Nicola Walker and Jemaine Clement's new comedy Alice and Steve is built on a premise designed to make you squirm: a middle-aged man starts dating the daughter of his best friend — a woman 26 years old, younger than their friendship itself.

Billed as a "wrong com", this six-part UK series is intentionally icky. Alice (Walker) is disgusted when her lifelong friend Steve (Clement) begins a relationship with her daughter Izzy (Yali Topol Margalith). That disgust unleashes all-out warfare between the two.

As the duo weaponise decades of shared secrets and their lives begin to crumble, the show almost resembles a British season of Netflix's Beef — but trading bloodshed for the violent secondhand embarrassment of Peep Show or The Thick of It.

It's a sharp turn from the first episode, where a drug-fuelled night out after a funeral shakes off a sombre day. Alice and Steve are lifelong friends who briefly dated aeons ago. They're equally bright, witty and charming, eager to draw people in but less so to share the light.

Both are creatives in image-obsessed industries — Alice is a fashion designer, Steve a hair stylist — and their success has required a level of self-centred immaturity. They don't need to apologise for that with each other.

It's Steve's light — and his "weirdly hot" looks — that sees Izzy pursue him that same night, leading the charge when he's sleeping on their family couch. Their relationship, also led by Izzy, is portrayed as genuine. Steve comes across as more misguided and lonely than malicious, though very few people around them are convinced.
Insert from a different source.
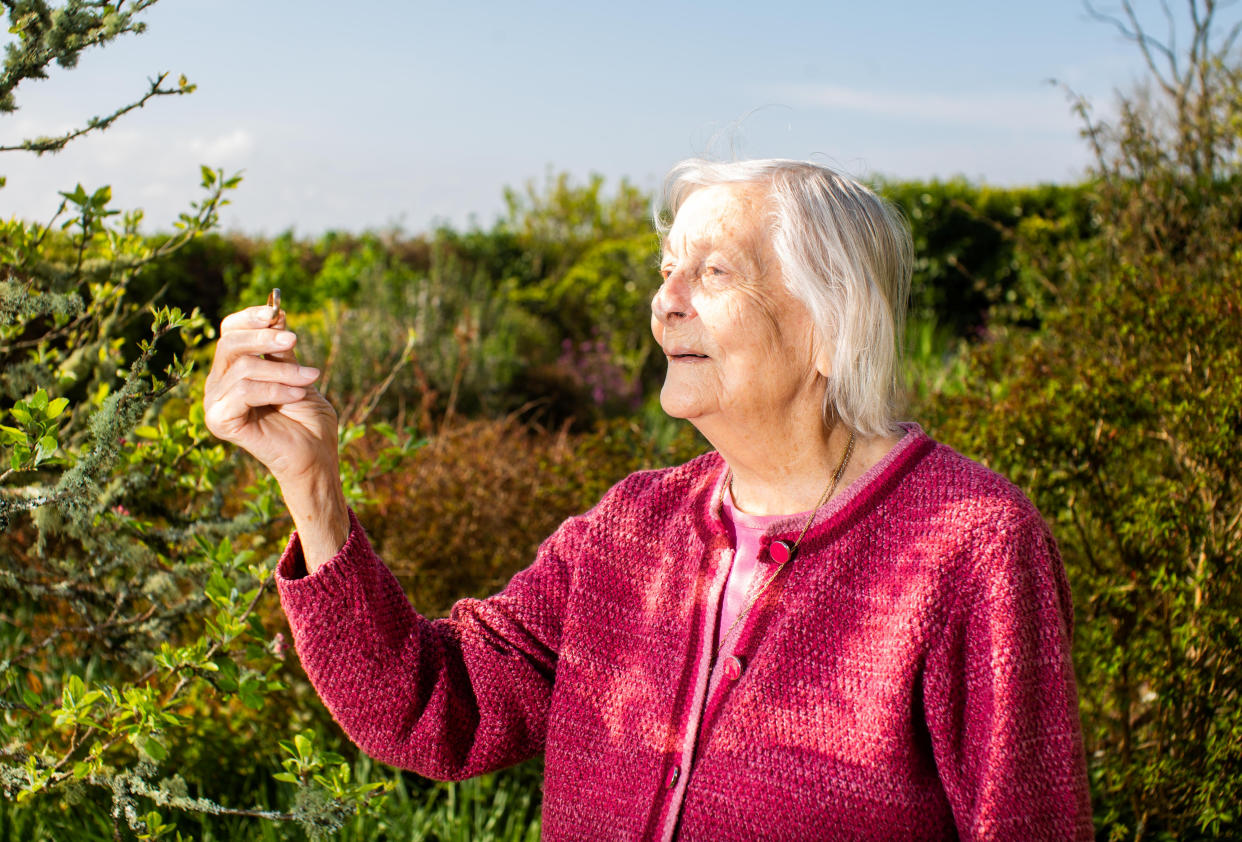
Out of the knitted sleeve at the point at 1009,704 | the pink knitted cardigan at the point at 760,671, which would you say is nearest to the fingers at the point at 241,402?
the pink knitted cardigan at the point at 760,671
It's undeniably uncomfortable that Steve was like an uncle figure for Izzy, tagging along on family holidays when she was a child.

No wonder Alice goes mad. White-hot with rage and disappointment, she's determined to break them up. First, with a cross-generational dinner party where Alice brings up Steve's love of Woody Allen films in front of Izzy's Gen Z friends. When that fails, she settles for ruining Steve's life — and he retaliates.

It's much funnier than its premise. Walker's roaring fury plays well off Clement's understated comic presence and ultra-dry one-liners. There are big laughs and intriguing relationship dynamics that offer room for a second season.

But as laid out in its title, Alice and Steve isn't terribly interested in Izzy. She's more a plot-driver than a fleshed-out character. Creator Sophie Goodhart is more interested in exploring selfishness than the ethics of its age-gap relationship. She's said repeatedly in interviews that she doesn't see Steve as a groomer.

Yet the possibility lingers in the show itself. While it'd be boring to require television to offer clear moral rulings on its characters, Izzy's lack of interiority — granted to secondary characters like her brother or step-dad — bugs me more and more in the days after finishing the series, overshadowing the laughs.

Alice and Steve is now streaming on Amazon Prime Video.